Unfortunately, injuries are so common in today's NFL that teams never stop reaching into their depth for a dose of salvation at some position. Few days pass in this league without word circulating about a key player going down somewhere.

It's a shame, but the reality is pro football is a rugged game and front offices mostly just hold their breath and hope the wheel of misfortune doesn't stop on them.

The Ravens aren't excused from this bitter calculus. They dealt with a staggering run of injuries to their defensive backs in 2014. Last week, they exhaled deeply on the first day of training camp when top draft pick Breshad Perriman went down with a knee injury that was "only" a bruise. Now, with the news that safety Matt Elam has a biceps injury, it appears they have suffered the first major subtraction from their blueprint for 2015.

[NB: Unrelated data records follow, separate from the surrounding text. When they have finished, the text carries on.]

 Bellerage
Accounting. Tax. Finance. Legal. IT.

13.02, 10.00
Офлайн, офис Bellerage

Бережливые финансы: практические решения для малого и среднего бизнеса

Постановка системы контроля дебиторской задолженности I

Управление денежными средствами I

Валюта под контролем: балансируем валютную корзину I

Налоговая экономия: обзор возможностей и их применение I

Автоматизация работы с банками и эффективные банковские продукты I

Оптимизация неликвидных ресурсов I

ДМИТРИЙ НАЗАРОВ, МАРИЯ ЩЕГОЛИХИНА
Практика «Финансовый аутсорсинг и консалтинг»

Sorry to be a downer, but there are going to be more.

The good news for the Ravens is General Manager Ozzie Newsome is on the case. Remember at the end of last season when Newsome was asked which roster shortcomings he hoped to address in the offseason? "Our goal is to build the best 53-man roster we can," he said. It sounded like he was dodging the question, but I think Newsome was saying, "Our starting lineup is pretty good. I'm focusing on our depth."

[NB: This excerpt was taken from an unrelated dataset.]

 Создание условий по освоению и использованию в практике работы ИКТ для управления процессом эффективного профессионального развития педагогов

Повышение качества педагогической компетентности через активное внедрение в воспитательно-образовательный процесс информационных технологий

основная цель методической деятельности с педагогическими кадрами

If so, call it a lesson grimly learned after a 2014 season in which the secondary's depth was tapped and tapped until it finally went dry, undermining the Ravens' playoff chances.

No GM could have prepared for that many injuries to one part of his lineup, but I'm guessing the feeling of desperation is hard to forget. It wouldn't surprise me if Newsome and his crew spent the offseason playing a theoretical what-if game about each starter, theoretical as in, "What if he's hurt and can't play?"

Call it the football version of "It's a Wonderful Life," the classic film in which Jimmy Stewart's character sees what life is like when he is removed from the scene.

How do the Ravens fare in such a scenario? I think they're in as good a shape to deal with injuries as one could expect, starting with enviable depth on both lines. Offensively, Urschel, already a valuable piece, appears capable of taking over at several spots, and tackle James Hurst started playoff games last year. Defensively, the addition and/or return of young players such as Carl Davis, Brent Urban and Kapron Lewis-Moore has eased the effect of Haloti Ngata's departure.

There's a ton of depth at tight end, where the Ravens have drafted three players in the past two years; and also at wide receiver, where the competition for jobs is so fierce that quality candidates are going to get cut. At running back, where Forsett is the starter but more than 100 "backup" carries are up for grabs, Taliaferro looks formidable in his second season and rookie Buck Allen has impressed. Both will play.

It's not as clear how things will shake out behind the starters at the inside and outside linebacker spots, which weren't addressed in the draft; and also in the secondary, where Newsome has stockpiled candidates but Elam's injury is a grim reminder of what happened a year ago.

Overall, the Ravens appear to possess a deep bench, and in case I didn't make my point clearly, they're going to need it.